Heavy line indicates observed strategy, here all energy reserved As residual reproductive value until Current benefit exceeds value of retention for later reproduction. Residual reproductive value Semelparous species
In Agaves optimal foraging by pollinators will maximize the seed set of individuals making the largest reproductive effort. This, too, selects for semelparity in isolated, individual Agave plants. If it costs a pollinator considerable energetic output to get from one isolated plant to another, it should logically choose those which offer the most food for the least flight cost, i.e. those with more flowers (or greater reproductive effort from the plant's point of view).

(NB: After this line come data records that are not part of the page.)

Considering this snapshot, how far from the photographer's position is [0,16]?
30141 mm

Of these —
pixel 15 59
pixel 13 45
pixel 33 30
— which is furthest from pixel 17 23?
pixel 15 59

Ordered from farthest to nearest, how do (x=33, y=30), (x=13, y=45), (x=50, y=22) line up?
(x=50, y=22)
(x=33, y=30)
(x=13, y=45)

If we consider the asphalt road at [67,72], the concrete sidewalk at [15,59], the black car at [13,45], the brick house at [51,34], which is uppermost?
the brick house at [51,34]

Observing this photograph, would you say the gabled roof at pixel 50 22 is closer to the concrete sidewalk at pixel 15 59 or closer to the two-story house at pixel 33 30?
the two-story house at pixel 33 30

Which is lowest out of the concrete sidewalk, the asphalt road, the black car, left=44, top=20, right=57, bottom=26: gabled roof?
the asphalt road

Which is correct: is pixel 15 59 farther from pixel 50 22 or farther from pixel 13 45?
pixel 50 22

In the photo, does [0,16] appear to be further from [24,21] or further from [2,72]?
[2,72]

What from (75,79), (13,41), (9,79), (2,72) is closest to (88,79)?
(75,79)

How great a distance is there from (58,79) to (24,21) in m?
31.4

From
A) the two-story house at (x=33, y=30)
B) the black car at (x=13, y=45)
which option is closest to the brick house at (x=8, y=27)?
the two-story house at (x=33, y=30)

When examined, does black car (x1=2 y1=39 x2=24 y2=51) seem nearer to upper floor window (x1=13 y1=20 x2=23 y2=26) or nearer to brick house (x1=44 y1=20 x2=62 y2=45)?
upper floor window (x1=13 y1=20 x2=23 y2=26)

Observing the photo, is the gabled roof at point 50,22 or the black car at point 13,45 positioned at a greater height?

Evidence? • For the group of semelparous Agaves, but not for congeneric iteroparous species, there is a significant positive correlation between the percent of flowers which successfully produce fruit and the size of the inflorescence. Note that the positive correlation is with percentage of flowers developing fruit. This corresponds to the • curvilinear profit function associated with semelparity. Graphically:
2. The number of pollinators observed on a plant per centimeter of inflorescence was positively correlated with inflorescence length (which is proportional to the number of flowers). More pollinators were attracted to each flower in larger floral displays. This correlation was larger in semelparous species of agave than in iteroparous ones, even though the same pollinator, Bombus sonoris, works both semelparous and iterparous agave species. An interesting, but unanswered question, is why pollinator selectivity should be different in agaves with differing life histories when the flowers look virtually identical.